Extended Data Fig. 1: Ribosome sub-tomogram analysis of Cm-treated M. pneumoniae cells.

a, Slice of a denoised representative cellular cryo-tomogram of M. pneumoniae. Several ribosomes (red boxes), the plasma membrane, and edge of the grid support film are annotated. b-c, The 70S ribosome consensus map (b), and colored by local resolution (c, scale shown on bottom right). d, Fourier Shell Correlation (FSC) curves for the 70S ribosome consensus map, the small (30S) and large (50S) subunits after focused refinements on the 70S ribosome consensus map. e-f, Maps of the small and large subunits after focused refinements on the 70S ribosome consensus map (e), and colored by local resolution (f). g, B factor plots for the dataset processed in the current work (Before M, +Cm, K3; Cm-treated, K3, M) in comparison to our previously published untreated and Cm-treated M. pneumoniae ribosome data (collected with a K2 camera) after M refinement¹⁵. h, Comparison of cell thickness distribution for the three datasets described in g.

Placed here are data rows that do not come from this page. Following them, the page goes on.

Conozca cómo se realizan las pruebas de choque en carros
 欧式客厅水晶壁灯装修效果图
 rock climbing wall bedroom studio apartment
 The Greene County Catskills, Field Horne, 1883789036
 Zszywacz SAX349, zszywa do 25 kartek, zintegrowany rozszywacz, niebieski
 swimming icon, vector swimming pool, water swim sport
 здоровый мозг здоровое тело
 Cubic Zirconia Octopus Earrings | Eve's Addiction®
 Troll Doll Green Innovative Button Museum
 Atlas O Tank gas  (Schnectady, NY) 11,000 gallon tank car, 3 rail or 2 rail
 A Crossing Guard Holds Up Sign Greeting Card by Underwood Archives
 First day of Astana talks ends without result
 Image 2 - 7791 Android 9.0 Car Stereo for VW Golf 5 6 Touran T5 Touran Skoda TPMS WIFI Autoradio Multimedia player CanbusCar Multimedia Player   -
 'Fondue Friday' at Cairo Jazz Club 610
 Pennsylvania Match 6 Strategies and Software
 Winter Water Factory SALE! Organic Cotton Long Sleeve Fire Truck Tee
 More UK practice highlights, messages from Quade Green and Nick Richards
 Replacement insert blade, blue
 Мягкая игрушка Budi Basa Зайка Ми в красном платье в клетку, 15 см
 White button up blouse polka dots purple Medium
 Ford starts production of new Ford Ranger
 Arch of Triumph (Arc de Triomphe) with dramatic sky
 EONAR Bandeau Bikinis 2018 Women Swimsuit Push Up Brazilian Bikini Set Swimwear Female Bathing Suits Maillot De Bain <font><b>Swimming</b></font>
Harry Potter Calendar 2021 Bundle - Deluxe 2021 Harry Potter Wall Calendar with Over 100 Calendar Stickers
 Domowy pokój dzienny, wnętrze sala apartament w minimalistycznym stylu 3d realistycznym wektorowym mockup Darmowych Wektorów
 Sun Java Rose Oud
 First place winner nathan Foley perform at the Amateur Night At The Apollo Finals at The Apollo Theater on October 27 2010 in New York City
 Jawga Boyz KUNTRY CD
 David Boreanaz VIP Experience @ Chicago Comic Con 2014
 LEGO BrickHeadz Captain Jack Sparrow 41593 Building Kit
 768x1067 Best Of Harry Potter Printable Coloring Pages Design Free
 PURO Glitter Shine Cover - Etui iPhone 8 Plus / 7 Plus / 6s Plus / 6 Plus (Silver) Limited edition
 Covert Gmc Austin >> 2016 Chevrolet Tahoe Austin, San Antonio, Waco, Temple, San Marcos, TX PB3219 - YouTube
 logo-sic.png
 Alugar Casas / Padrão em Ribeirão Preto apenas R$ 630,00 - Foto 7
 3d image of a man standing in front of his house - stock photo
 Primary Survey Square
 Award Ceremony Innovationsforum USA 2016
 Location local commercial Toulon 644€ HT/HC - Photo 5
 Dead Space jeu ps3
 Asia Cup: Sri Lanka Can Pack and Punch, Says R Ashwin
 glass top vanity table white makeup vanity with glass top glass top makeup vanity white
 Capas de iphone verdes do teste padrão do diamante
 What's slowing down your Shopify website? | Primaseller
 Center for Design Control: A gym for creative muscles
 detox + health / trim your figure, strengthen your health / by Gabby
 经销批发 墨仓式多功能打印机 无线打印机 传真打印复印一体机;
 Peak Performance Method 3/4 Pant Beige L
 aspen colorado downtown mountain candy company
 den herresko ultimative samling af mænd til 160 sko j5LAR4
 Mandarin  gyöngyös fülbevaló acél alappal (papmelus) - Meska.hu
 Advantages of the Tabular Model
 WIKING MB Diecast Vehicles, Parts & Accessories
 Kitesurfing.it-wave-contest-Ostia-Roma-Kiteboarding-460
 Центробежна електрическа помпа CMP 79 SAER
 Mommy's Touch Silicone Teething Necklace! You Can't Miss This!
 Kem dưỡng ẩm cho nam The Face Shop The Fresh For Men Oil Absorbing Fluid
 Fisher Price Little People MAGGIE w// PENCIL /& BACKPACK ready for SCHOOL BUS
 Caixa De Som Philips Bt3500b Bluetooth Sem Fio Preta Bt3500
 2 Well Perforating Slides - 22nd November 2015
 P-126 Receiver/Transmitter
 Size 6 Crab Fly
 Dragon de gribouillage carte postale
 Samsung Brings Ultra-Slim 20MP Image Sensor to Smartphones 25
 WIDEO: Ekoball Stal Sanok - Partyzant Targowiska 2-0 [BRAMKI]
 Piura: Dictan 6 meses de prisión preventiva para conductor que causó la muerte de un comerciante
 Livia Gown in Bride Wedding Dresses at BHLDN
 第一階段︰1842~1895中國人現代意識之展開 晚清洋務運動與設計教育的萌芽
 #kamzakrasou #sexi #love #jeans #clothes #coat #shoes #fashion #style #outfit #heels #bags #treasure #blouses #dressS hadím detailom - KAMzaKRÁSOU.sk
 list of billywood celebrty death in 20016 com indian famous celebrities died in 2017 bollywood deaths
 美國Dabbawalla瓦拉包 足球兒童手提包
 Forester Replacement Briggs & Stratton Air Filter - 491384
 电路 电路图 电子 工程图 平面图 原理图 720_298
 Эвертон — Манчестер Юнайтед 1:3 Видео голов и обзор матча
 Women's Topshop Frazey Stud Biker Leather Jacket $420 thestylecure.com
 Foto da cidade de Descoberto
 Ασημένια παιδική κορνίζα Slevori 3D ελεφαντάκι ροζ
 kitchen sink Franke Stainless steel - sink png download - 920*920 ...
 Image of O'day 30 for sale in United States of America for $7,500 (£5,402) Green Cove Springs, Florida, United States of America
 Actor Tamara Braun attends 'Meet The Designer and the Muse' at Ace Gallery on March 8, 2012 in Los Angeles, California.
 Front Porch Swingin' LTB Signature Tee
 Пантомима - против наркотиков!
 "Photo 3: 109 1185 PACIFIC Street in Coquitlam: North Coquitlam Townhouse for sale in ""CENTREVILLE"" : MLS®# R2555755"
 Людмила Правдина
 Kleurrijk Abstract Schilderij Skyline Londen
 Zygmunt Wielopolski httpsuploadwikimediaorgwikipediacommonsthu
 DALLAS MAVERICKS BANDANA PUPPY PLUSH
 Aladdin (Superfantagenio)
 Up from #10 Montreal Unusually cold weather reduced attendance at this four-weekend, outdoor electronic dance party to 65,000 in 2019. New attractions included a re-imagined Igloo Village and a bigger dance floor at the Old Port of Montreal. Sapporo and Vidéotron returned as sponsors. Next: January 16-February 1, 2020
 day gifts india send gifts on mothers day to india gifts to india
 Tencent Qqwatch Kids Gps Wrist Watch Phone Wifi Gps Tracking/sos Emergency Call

Each dot represents a cell. Red lines indicate mean and standard deviation. Cell thickness for the dataset described in this work is 145 ± 35 nm (n = 137 cells). The thicknesses of 356 and 65 cells are plotted for the previously published data of untreated and Cm-treated datasets¹⁵. i, B factor plots for selected tomogram subsets of different cell thickness form the current dataset. The cell number (in brackets), mean thickness and standard deviation values are shown. Analysis of a subset of cells with thickness around 100 nm achieved a B factor lower than 80 Ų. j, Overview of polyamines resolved and modeled in the ribosome structure. k, Two Mg²⁺ ions coordinated by 23S rRNA nucleotides³⁰. l, Region near the PTC showing rRNA nucleotides and ions. Five coordination bonds for the K⁺ ion can be mapped³⁷.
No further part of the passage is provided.